(TEXT SECTION Opens)

Listen closely this time. They spiked the ball = same as incomplete pass. Ref rolls the clock after time keeper tried to rob them of 4 seconds. Clock is at 6 when ball is snapped then they have to kick all of the idiots off of the field as there is still one second, but clock showed zero, there should have been three seconds to where the rush never happened. All of the ewts are crying the refs were trying to throw the game...
*Here is where I am really confused--if this rivalry is little time for the ewts and they don't really care and Whitless is all fired up about it how they are past this, why then did the idiot fans rush the field not once, not twice, but three times? Can someone please reconcile this one for me? What justifies rushing the field? *


----------



## coyoteslayer

BTW I can't believe Riley's postgame remarks. He said, "I hate the Ute Defense because they knocked me to the ground so many times." He also said, "I hate the Utes, their fans and the entire school because last year Ute fans poured rootbeer on my family."

Even Prophet Thomas S Monson is a Ute fan.


----------



## Catherder

It's the next day and I'm still drained. Happy, relieved, and drained. My take FWIW.


1. The game felt like a rivalry game rerun a couple of times. We had Hall-Collie II (the "magic happens" catch?) and ended it with Kaneshiro II. (doink II) 

2. Cougarfan certainly can't complain about the officiating.

3. Both defenses are pretty dang good. Both defenses left it all out there last night.

4. There was just enough "Bad Riley" for the Utes to squeak it out. But the guy has a ton of heart and he almost willed his team back. A lesser personality (like Heaps?) might have just mailed it in for the 4th quarter. 

5. Both O-lines still have issues, but the U line improved enough over last week to offer hope for the future. 

6. Hays was a pleasant surprise. When it was announced that White wouldn't play, I thought we were toast, but Hays didn't turn the ball over and actually made plays in the passing game, unlike much of last year.

7. Cut the fans some slack about rushing the field. This happens all over the country, and it would be hard to find a stadium with more emotion in it than RES last night. I haven't see the call made like that in similar circumstances previously, but I guess it happened in an Oregon-Arizona game a few years ago.

8. I think the cougs will be fine. They may lay an egg Thursday in Boise (or come out inspired, I'm not sure), but I see them at least splitting the ND/GT road games and winning the rest. You guys should have a 10 win season.

Whew. Now back to my sick wife and kids. _/O (Don't even get to wear the Ute tie to church today.  ) 

One last question on the first field goal attempt. When a field goal is attempted and blocked or missed, the kicking team, once the ball is kicked can "down" the ball or pick it up. However, they are not allowed to advance the ball. They can "recover" the ball if a defending team first touches the ball first to receive it but also cannot advance it. On the blocked FG, once Falslev picked up the ball, shouldn't the play have been blown dead? The reason I ask is that would have predated the fans rushing the field and the game would have ended prior to the last 15 yard flag being thrown. Or am I wrong? If someone knows for sure, I'd be curious about that.

(TEXT SECTION Closes)

» **EXERCISE GOAL**: Pick up the forum thread about the rivalry football game after its last sentence and keep it going.

(SUPPLIED DATA Opens)

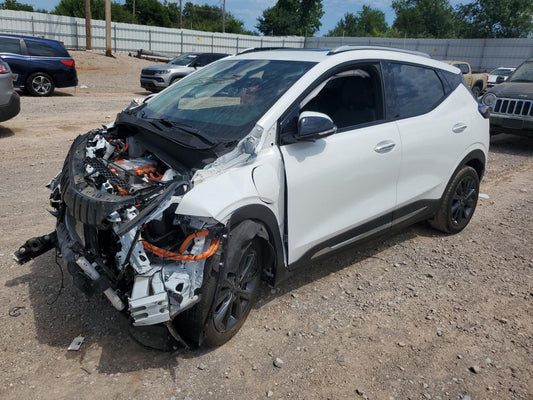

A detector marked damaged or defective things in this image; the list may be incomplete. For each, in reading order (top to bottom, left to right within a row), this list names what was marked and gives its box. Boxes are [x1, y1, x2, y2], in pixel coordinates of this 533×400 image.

crumpled hood [486, 81, 532, 99]
damaged front bumper [15, 127, 224, 328]
severe front-end damage [15, 124, 229, 334]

(SUPPLIED DATA Closes)

» **ANSWER TO THE PROBLEM**:
----------



## coyoteslayer

How many false starts did BYU have anyways?

I also wonder if Doman is now going to get rid of his Doman option play or whatever you want to call it? That play never worked last night and was tried so many times. He needs to take that one out of his playbook.


----------



## Huge29

Catherder-either team can advance a kick from behind the line, only the receiving team/defense can advance a blocked ball picked up past the line of scrimmage.


----------



## xxxxxxBirdDogger

Catherder, the ball can be advanced by the kicking team if it is recovered behind the line of scrimmage, which was the case last night. BYU could have made a mad dash through the Utah co-eds to the end zone. They could have been knocking dozens of young girls on their heads in the process.


----------



## coyoteslayer

Not if the young girls ran onto the field in smoke hot bikinis which would cause byu players to freeze in their tracks with dirty thoughts.


----------



## GaryFish

My thoughts:

Both teams played undisciplined ball. BYU false starts and Utah's constant targeting and face mask calls. 

BYU gave the game away with horrible play at the Center position.

BYU needs a place kicker.

There were only two well thrown balls between both teams - resulting in two Utah touch downs. 

Doman needs to let Nelson know that the option will only work if you pitch it to the option man on occasion.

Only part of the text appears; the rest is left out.